> **Text**:
--------------------
But the fallout from the Valentine’s Day school shooting in Parkland may be changing the political dynamics in a state regarded as a key bellwether in discerning state legislative trends.
And if the results of the 2018 mid-term elections are an indication of what could happen elsewhere, Republicans who support gun control measures may no longer fear the wrath of constituents at the ballot box.
The 2018 Florida legislative session concluded with the adoption of Senate Bill 7026, the Marjory Stoneman Douglas High School Public Safety Act, a quickly-assembled $400 million response to the Parkland Valentine’s Day school shooting that included several controversial gun-control measures.
According to Watchdog.org, gun control advocates are hoping to capitalize on that momentum with a slate of gun control bills to be introduced during the 2019 legislative session, including a petition drive for a 2020 constitutional amendment to ban “assault” weapons.
In adopting SB 7026, the Republican-controlled House and Senate approved, and Republican Gov. Rick Scott signed into law, gun-control measures certain to be opposed by the NRA: raise minimum age to purchase firearms to 21; require a 3-day waiting period to buy firearms; ban “bump stocks;” and give greater authority for law enforcement to seize weapons under “red flag” laws.
--------------------
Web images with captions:
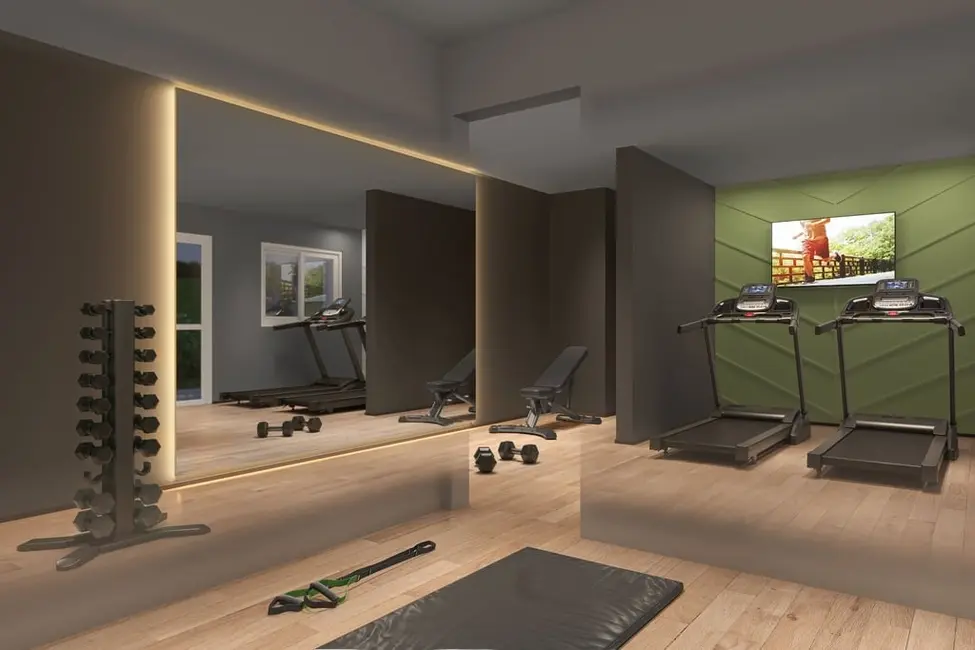 Foto 3 de Apartamento com 2 quartos à venda, 31m2 em Vila Ré, São Paulo - SP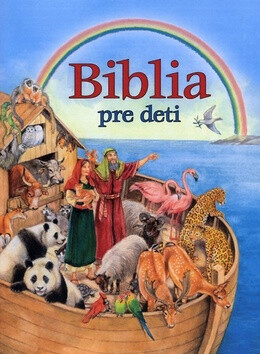 Biblia pre deti - 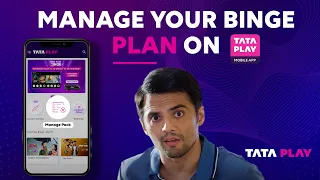 Tata Play Mobile App | Adding and removing channels on the Tata Play mobile app is incredibly easy
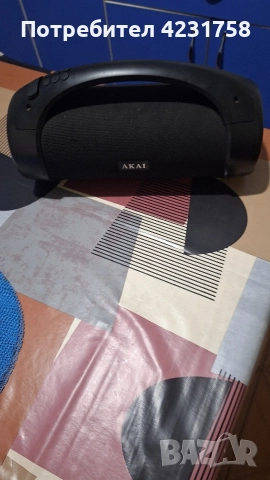 продавам много запазена тонколона, снимка 3 - Тонколони - 52975973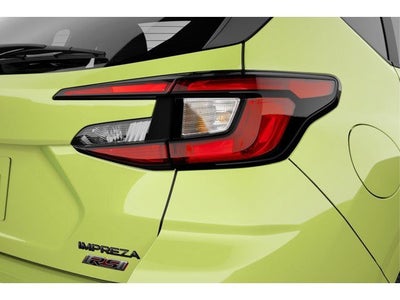 2026 Subaru Impreza 2.5RS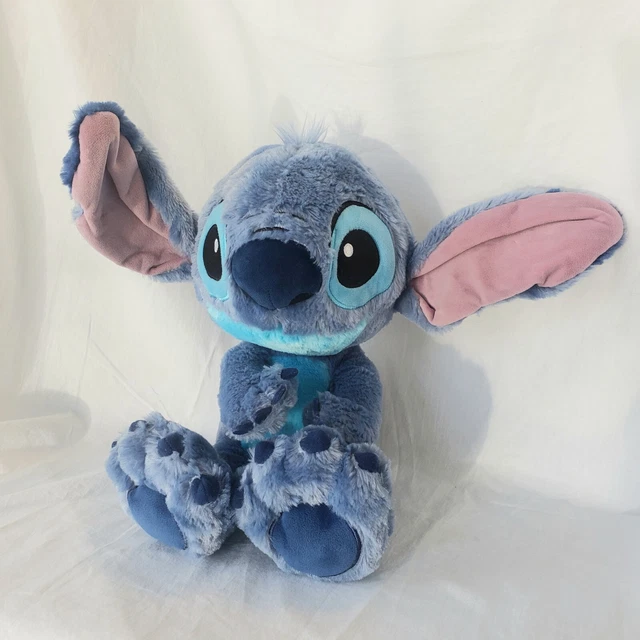 10-Inch Blue Stitch Plush Toy – Soft Stuffed Teddy Bear for Kids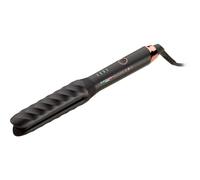 Gamm Revolutionary Rosebud 2 in 1 Curler & Straightener in Black Gamm Black
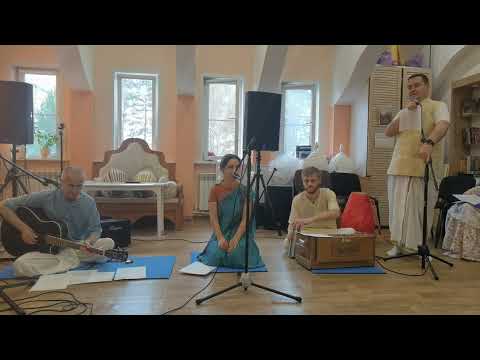 Видео: Концерт Говардхана пуджа 2025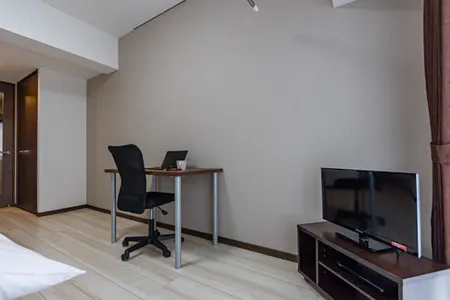 Higashi Tabata Apartments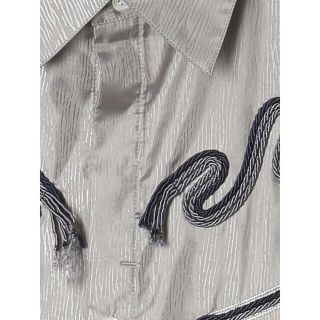 TOGA - TOGA VIRILIS Chambray taffeta shirtの通販 by K|トーガ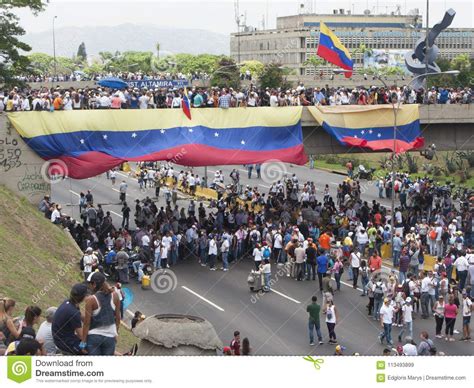 Protesters Participating in the Event Called the Mother of All Protests ...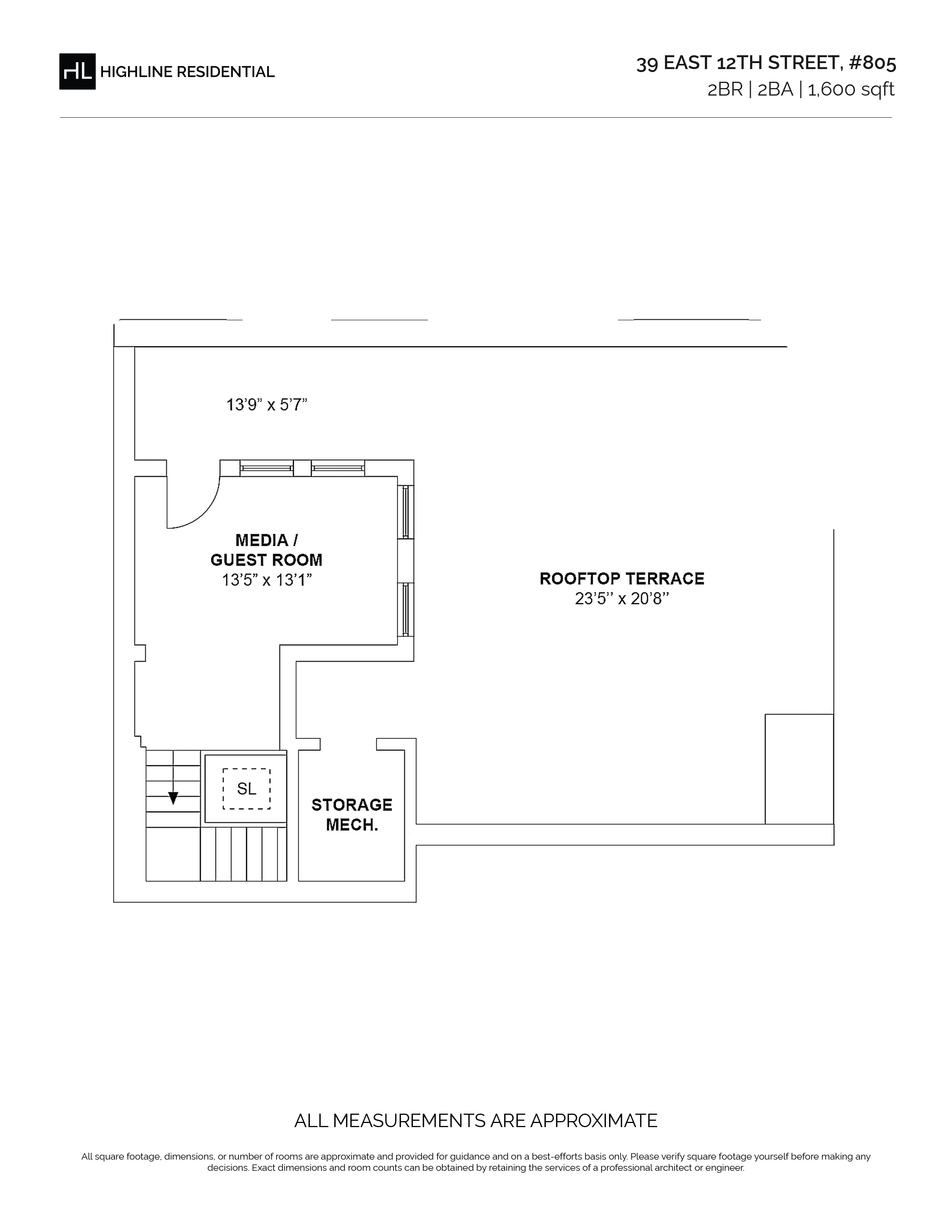 Photo for University Mews - 39 East 12th Street Cooperative in Union Square, Manhattan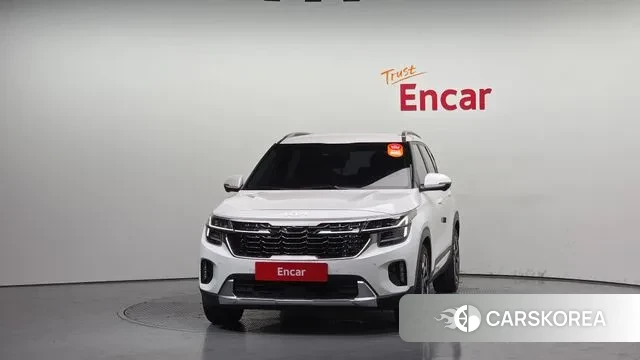 Kia The New Seltos id 2963629 из Кореи 13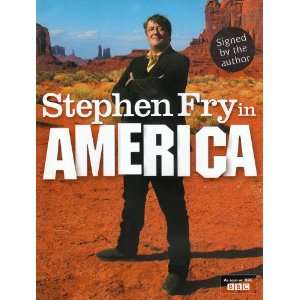   Stephen Fry in America Signed Edition (9781848411166) Stephen Fry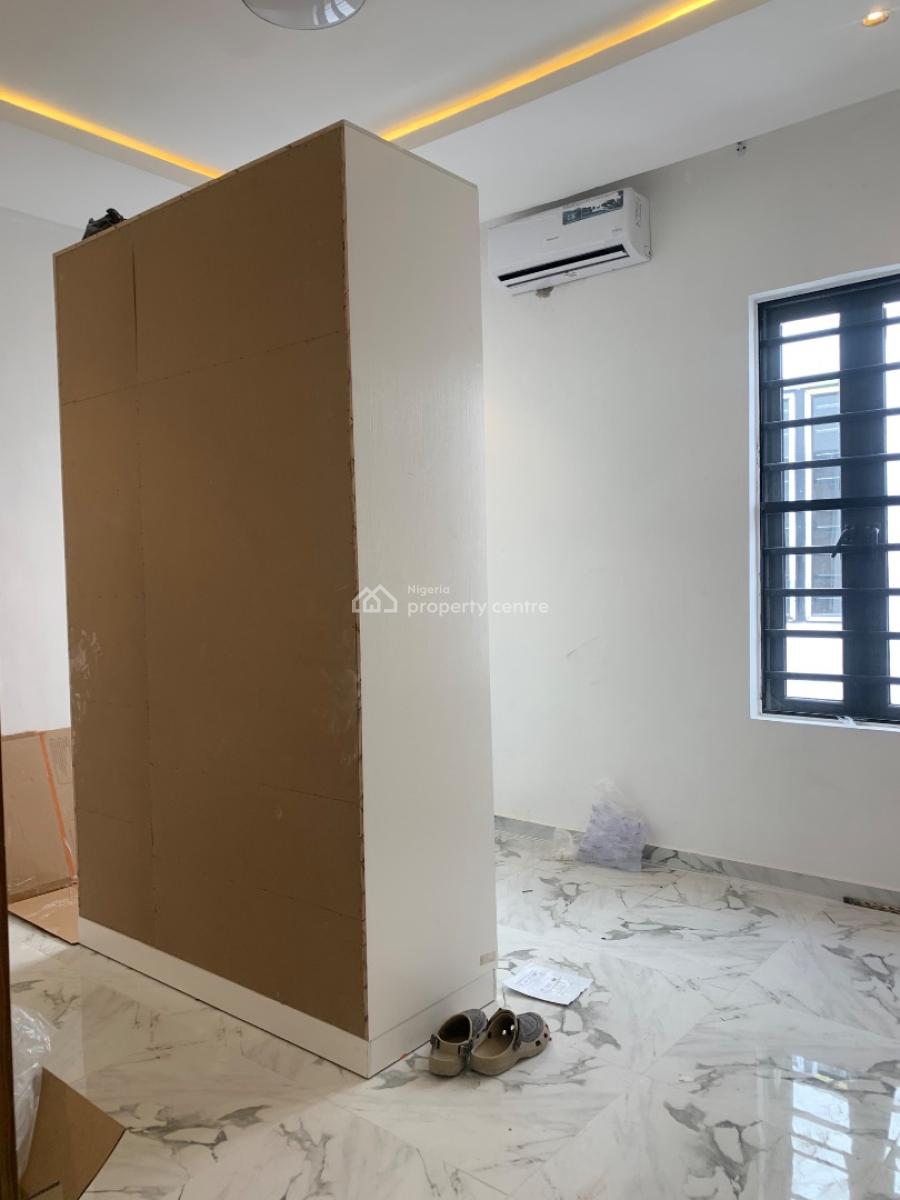 Brand New 4bedroom Semi Detached Duplex with a Bq, Idado, Lekki, Lagos, Semi-detached Duplex for Rent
--------------------
> **Actions to take**:
A. Answer these questions about the text on Florida gun-control legislation:
(i) What dollar amount does the text give for the Parkland response in Senate Bill 7026?
(ii) Which governor signed SB 7026 into law?
(iii) How long is the waiting period to buy firearms under SB 7026?
B. Please write what comes next in the text on Florida gun-control legislation, picking up after its last sentence.

> **Responses to the tasks**:
A.
(i) $400 million
(ii) Republican Gov. Rick Scott
(iii) 3 days

B.
According to Watchdog.org, approving such measures would have been politically devastating for most Florida GOP lawmakers as recently as 2016, but mass shootings at Pulse nightclub in Orlando, Fort Lauderdale Airport and Stoneman Douglas High School have changed the political dynamics of the “Gunshine State” because Republican lawmakers who approved SB 7026 faced little to no fallout at the ballot, winning re-election despite being lambasted by the NRA.
“The shifting dynamic and momentum for gun control legislation is underscored by the bottom line: Gun control groups dramatically outspent the NRA and other gun rights groups in the mid-terms,” according to Watchdog.org.
Former New York City Mayor and billionaire Michael Bloomberg’s front group, Everytown For Gun Safety, distributed $3.6 million over the last two months of the mid-term campaign to candidates in an election that saw little to no NRA presence.
Among recipients of Everytown campaign contributions: The Innovate Florida PAC controlled by Senate President Sen. Bill Galvano, which received $500,000 from the gun-control group.
Imagine that: The conservative Republican President of the Florida Senate just accepted $500,000 from the nation’s leading gun-control group.
Although Florida remains a Republican trifecta with the GOP controlling the House, Senate and the Governor’s Office — and Gov.-elect Ron DeSantis has vowed to protect gun-owners’ rights — the bottom line is Republicans are saying their own GOP constituents want tighter gun laws and are growing increasing opposed to the state’s controversial ‘Stand Your Ground’ law.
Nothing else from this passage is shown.